PROVIDED RECORDS Block Start

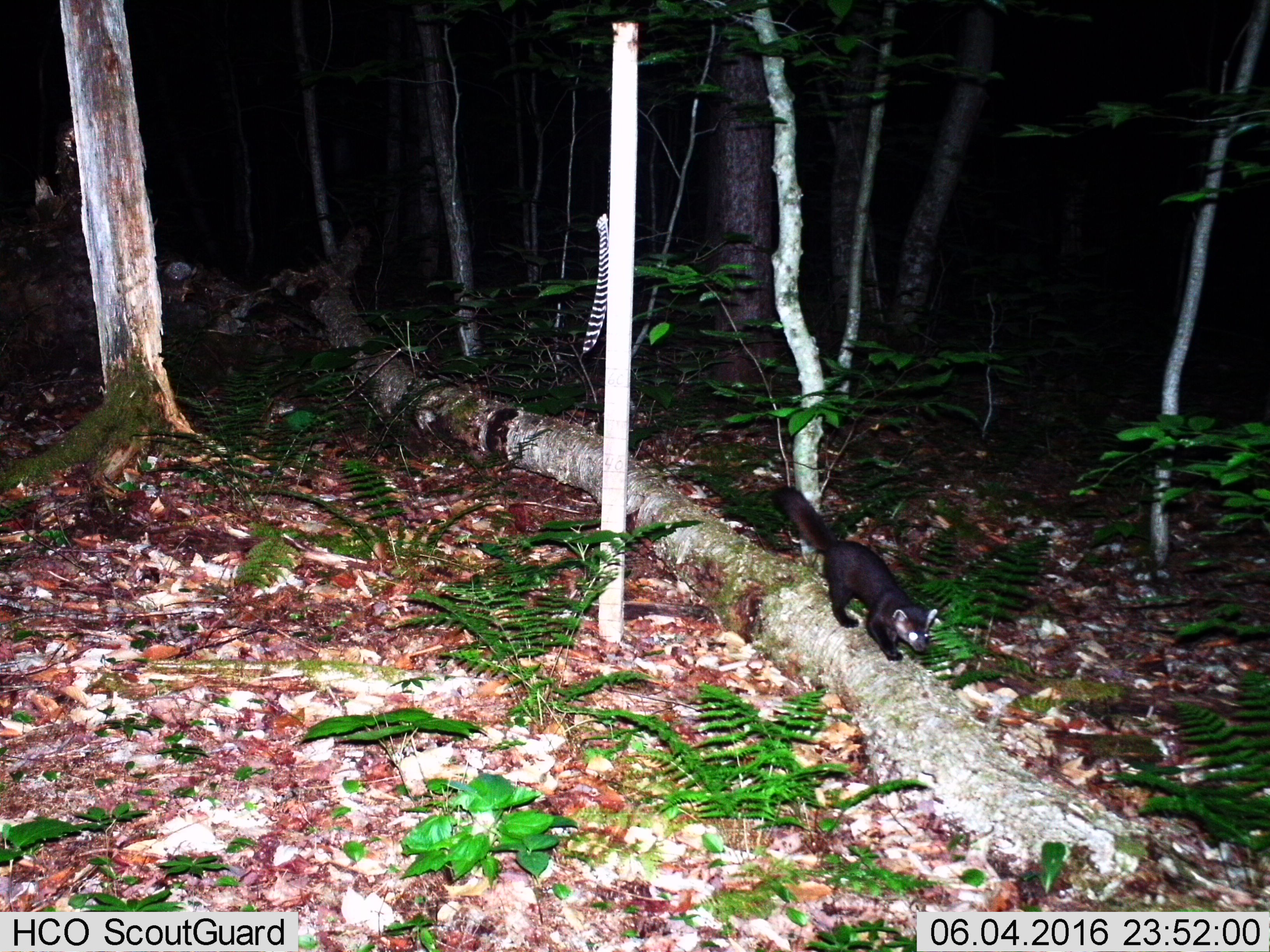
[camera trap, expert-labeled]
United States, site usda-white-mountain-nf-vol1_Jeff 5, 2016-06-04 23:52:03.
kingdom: Animalia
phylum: Chordata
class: Mammalia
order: Carnivora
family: Mustelidae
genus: Martes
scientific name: Martes americana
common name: american marten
American marten (Martes americana).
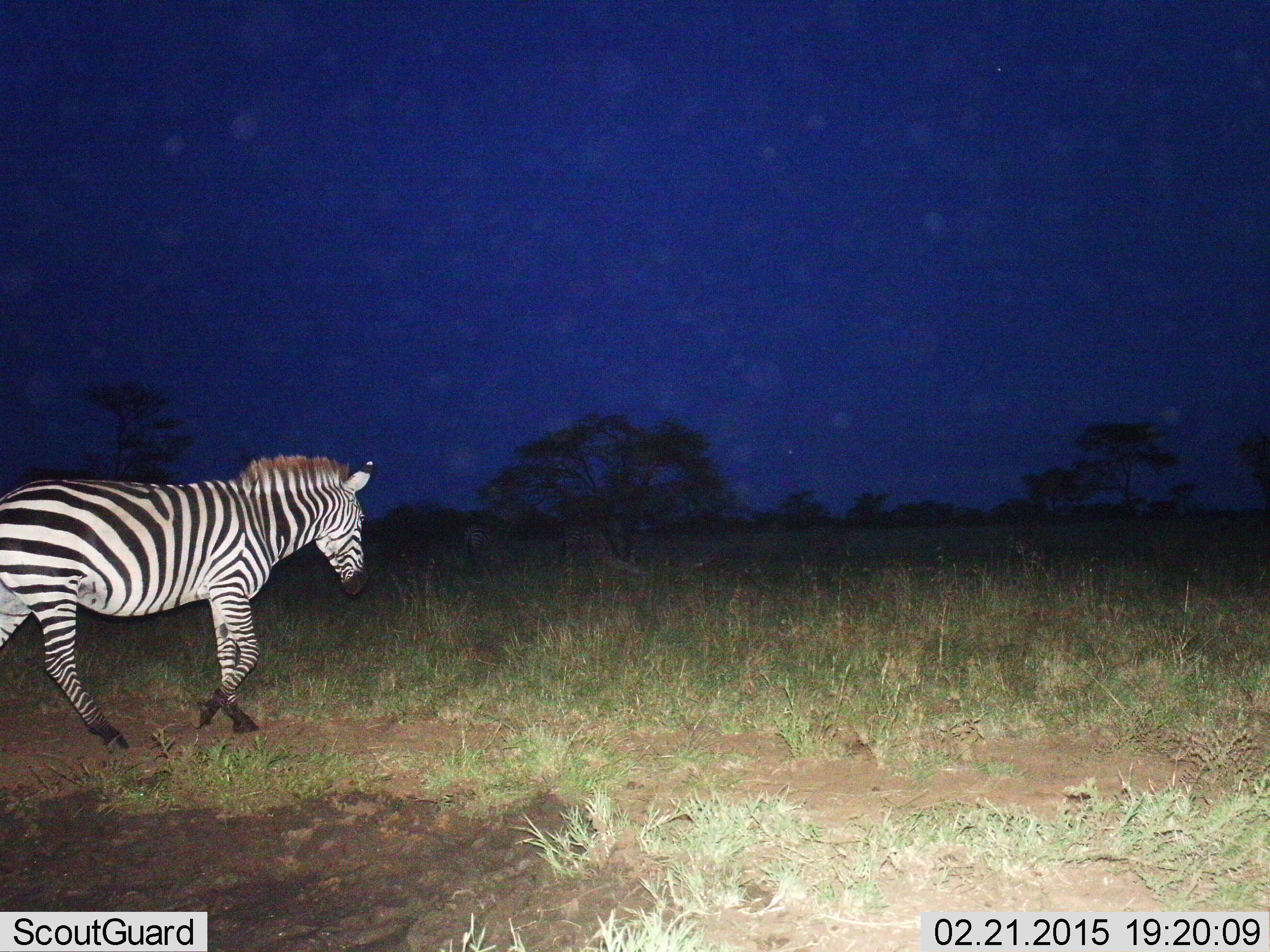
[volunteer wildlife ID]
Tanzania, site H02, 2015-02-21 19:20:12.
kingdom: Animalia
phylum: Chordata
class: Mammalia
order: Perissodactyla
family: Equidae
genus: Equus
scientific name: Equus quagga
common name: plains zebra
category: zebra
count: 1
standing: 10%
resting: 0%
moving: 90%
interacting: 0%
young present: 0%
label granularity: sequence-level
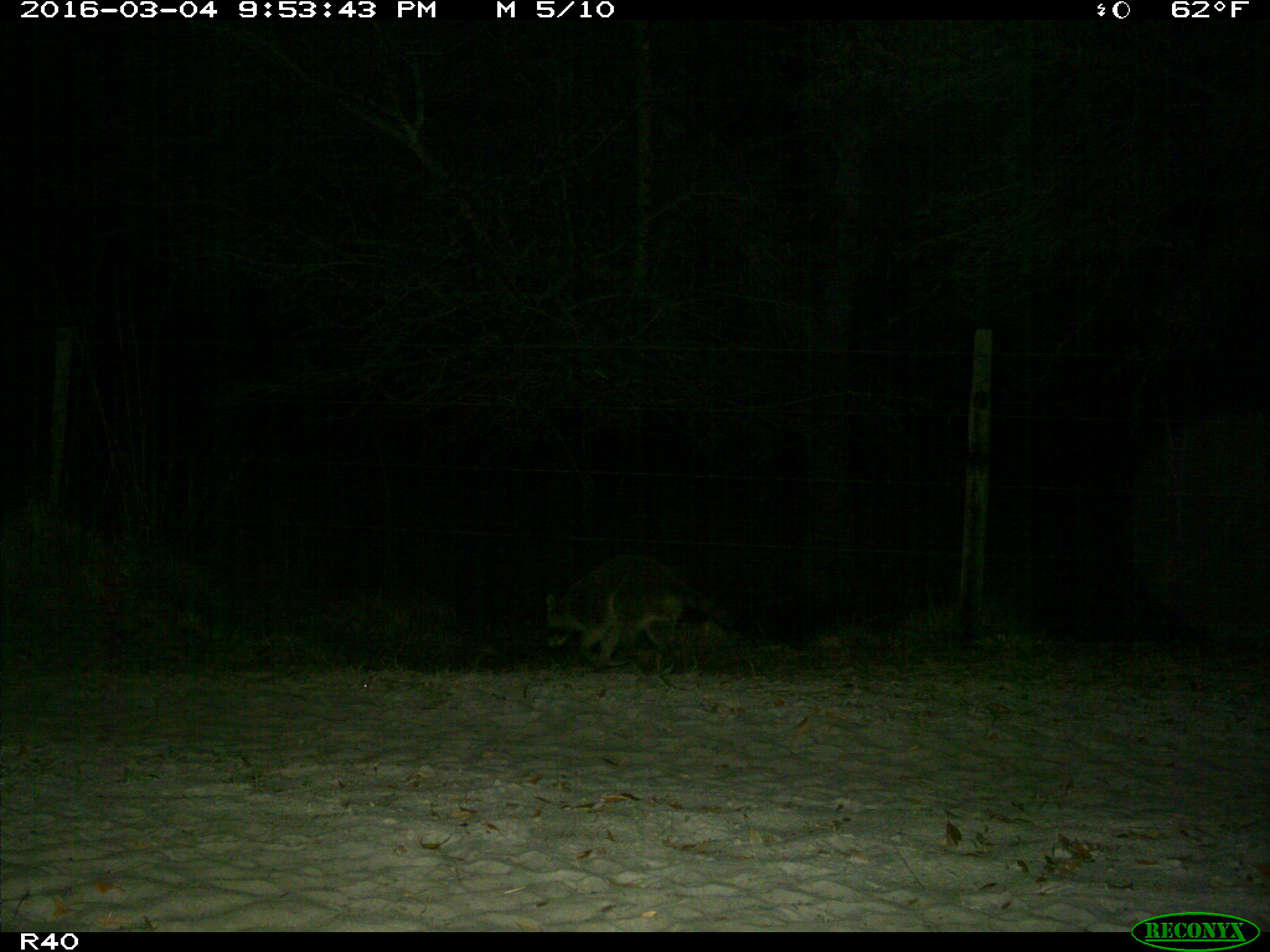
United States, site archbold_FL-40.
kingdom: Animalia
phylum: Chordata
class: Mammalia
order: Carnivora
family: Procyonidae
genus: Procyon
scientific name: Procyon lotor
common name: common raccoon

PROVIDED RECORDS Block End

Look through the data above. Copy every line with the string "States" in it.

United States, site usda-white-mountain-nf-vol1_Jeff 5, 2016-06-04 23:52:03.
United States, site archbold_FL-40.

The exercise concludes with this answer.